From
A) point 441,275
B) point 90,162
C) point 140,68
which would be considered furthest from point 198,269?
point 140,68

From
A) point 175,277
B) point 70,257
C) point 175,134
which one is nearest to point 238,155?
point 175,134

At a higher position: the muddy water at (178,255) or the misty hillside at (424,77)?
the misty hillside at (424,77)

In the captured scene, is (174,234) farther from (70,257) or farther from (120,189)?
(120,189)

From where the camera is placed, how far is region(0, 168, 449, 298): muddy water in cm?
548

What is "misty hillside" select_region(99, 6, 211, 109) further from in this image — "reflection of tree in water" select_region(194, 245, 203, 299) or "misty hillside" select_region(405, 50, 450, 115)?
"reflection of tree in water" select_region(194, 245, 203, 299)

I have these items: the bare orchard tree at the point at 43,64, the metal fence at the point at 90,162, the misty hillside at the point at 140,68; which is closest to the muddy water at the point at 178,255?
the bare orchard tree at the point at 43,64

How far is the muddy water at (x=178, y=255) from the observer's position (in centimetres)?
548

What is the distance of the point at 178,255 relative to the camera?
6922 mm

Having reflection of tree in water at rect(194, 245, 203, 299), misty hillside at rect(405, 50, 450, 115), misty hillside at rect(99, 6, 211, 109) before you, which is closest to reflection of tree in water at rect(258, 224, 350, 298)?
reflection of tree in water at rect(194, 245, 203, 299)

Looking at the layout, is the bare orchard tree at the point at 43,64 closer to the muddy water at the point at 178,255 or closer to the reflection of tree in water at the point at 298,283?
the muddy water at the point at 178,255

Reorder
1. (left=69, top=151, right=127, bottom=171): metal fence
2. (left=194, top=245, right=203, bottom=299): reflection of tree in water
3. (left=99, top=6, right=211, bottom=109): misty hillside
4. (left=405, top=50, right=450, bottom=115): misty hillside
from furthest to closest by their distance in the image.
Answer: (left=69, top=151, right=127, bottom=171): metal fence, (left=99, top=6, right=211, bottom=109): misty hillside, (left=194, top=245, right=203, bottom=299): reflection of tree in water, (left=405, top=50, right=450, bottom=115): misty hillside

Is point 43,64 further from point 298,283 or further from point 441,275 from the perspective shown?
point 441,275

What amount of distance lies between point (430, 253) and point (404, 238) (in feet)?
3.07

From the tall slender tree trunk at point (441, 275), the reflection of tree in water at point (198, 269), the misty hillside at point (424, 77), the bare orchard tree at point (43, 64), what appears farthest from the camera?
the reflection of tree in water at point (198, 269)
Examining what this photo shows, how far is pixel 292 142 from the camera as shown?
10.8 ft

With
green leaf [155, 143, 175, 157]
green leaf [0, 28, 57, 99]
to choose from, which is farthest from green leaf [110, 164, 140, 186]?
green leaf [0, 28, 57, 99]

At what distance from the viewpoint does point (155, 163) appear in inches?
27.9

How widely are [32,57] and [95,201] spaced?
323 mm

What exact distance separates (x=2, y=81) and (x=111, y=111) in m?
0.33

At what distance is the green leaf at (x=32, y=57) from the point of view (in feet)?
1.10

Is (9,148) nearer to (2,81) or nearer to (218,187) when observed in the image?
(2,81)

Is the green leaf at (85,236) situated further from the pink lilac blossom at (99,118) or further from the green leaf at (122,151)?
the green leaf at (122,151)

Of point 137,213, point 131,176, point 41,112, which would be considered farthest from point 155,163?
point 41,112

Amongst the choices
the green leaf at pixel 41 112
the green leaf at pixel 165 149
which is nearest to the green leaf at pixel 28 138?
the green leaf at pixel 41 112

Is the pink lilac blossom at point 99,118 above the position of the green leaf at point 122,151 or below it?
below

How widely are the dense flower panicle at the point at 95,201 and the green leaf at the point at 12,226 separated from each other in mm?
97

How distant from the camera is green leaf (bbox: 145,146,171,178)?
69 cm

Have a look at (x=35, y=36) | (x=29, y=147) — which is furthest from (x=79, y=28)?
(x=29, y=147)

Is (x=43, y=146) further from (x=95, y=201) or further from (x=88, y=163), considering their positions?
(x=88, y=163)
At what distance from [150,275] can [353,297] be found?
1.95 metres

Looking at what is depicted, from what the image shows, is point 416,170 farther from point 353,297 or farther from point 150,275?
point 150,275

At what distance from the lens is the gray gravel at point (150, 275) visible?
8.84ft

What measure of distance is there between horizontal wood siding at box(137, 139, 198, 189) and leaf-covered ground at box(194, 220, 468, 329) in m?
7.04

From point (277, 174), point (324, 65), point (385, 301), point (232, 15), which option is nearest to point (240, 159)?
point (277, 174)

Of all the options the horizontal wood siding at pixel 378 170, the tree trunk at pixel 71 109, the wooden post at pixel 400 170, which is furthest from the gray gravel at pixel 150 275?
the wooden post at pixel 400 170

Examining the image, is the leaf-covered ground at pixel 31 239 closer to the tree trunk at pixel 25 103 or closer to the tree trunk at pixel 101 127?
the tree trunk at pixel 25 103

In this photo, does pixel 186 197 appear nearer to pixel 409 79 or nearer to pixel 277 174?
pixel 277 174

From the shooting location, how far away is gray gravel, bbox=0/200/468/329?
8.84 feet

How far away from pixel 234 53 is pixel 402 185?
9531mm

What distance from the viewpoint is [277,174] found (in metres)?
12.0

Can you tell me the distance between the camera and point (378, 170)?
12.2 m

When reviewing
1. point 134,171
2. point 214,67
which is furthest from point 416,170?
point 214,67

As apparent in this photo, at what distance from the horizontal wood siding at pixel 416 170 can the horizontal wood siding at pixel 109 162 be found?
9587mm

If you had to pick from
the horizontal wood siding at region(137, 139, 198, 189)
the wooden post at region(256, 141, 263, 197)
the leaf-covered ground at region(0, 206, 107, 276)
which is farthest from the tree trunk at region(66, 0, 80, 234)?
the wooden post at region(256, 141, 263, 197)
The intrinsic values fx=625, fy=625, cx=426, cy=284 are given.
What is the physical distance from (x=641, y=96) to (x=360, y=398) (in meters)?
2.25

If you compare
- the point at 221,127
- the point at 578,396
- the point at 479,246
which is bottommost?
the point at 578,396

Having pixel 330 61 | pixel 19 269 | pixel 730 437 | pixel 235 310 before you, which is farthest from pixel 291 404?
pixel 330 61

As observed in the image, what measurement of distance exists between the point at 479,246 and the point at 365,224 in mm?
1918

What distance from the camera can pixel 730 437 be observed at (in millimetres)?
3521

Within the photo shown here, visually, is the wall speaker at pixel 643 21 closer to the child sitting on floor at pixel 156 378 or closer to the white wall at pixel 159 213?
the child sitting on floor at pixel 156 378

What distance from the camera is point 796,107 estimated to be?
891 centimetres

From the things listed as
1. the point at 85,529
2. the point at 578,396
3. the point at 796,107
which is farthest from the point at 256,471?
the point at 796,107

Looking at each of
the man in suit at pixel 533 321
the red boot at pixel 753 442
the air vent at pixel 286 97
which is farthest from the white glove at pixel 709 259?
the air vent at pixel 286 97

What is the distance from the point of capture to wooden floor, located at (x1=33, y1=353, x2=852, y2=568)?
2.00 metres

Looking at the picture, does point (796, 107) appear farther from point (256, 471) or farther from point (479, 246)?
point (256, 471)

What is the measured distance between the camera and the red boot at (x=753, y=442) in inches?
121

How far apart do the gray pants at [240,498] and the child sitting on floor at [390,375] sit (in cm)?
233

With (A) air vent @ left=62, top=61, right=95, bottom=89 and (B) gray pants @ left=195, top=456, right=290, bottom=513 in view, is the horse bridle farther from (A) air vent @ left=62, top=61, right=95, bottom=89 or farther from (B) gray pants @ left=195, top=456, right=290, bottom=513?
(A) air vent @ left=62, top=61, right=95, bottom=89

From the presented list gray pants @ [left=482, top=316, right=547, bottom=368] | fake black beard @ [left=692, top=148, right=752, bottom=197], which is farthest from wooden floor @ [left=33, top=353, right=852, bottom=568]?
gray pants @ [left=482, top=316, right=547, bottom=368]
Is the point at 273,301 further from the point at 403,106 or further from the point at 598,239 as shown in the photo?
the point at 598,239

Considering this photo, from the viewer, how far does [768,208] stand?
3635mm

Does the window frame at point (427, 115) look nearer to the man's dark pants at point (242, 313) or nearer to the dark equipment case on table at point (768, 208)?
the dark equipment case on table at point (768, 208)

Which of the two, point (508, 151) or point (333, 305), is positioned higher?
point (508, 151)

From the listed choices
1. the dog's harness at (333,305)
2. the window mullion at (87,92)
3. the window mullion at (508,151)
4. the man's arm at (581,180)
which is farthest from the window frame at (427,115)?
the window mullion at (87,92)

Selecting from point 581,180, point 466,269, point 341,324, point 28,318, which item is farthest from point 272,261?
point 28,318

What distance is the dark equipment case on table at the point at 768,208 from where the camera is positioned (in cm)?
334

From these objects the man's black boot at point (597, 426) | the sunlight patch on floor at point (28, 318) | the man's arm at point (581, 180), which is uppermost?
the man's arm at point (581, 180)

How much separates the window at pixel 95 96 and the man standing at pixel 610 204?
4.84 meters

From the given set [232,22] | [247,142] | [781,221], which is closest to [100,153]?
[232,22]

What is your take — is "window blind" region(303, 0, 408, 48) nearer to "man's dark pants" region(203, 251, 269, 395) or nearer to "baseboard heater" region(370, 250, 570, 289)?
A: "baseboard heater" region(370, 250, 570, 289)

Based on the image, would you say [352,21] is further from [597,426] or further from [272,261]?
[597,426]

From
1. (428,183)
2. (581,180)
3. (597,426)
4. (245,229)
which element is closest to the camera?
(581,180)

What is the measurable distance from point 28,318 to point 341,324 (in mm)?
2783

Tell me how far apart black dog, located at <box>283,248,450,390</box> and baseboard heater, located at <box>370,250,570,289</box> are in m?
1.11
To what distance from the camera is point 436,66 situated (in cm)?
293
★ ★ ★
Copy the items again from the line containing "From these objects" through the last of the items, renaming "sunlight patch on floor" as "patch of sunlight on the floor" and leaving everything else unchanged.

From these objects the man's black boot at point (597, 426) | the patch of sunlight on the floor at point (28, 318) | the man's arm at point (581, 180), which is uppermost?
the man's arm at point (581, 180)

How much separates the window at pixel 95 96 and the man standing at pixel 610 204?
4.84 meters

From the given set [232,22] | [247,142] | [781,221], which is closest to [100,153]?
[232,22]

What is your take — is "window blind" region(303, 0, 408, 48) nearer to "man's dark pants" region(203, 251, 269, 395) or nearer to "baseboard heater" region(370, 250, 570, 289)?
A: "baseboard heater" region(370, 250, 570, 289)

Based on the image, would you say [352,21] is further from [597,426] or further from [272,261]?
[597,426]

From
1. (428,183)
2. (581,180)
3. (597,426)
4. (245,229)
which element is closest to the camera?
(581,180)

What is the measurable distance from point 28,318 to point 341,324 (in mm)?
2783

Tell me how far apart black dog, located at <box>283,248,450,390</box> and baseboard heater, located at <box>370,250,570,289</box> are in m?
1.11
To what distance from the camera is point 436,66 situated (in cm)?
293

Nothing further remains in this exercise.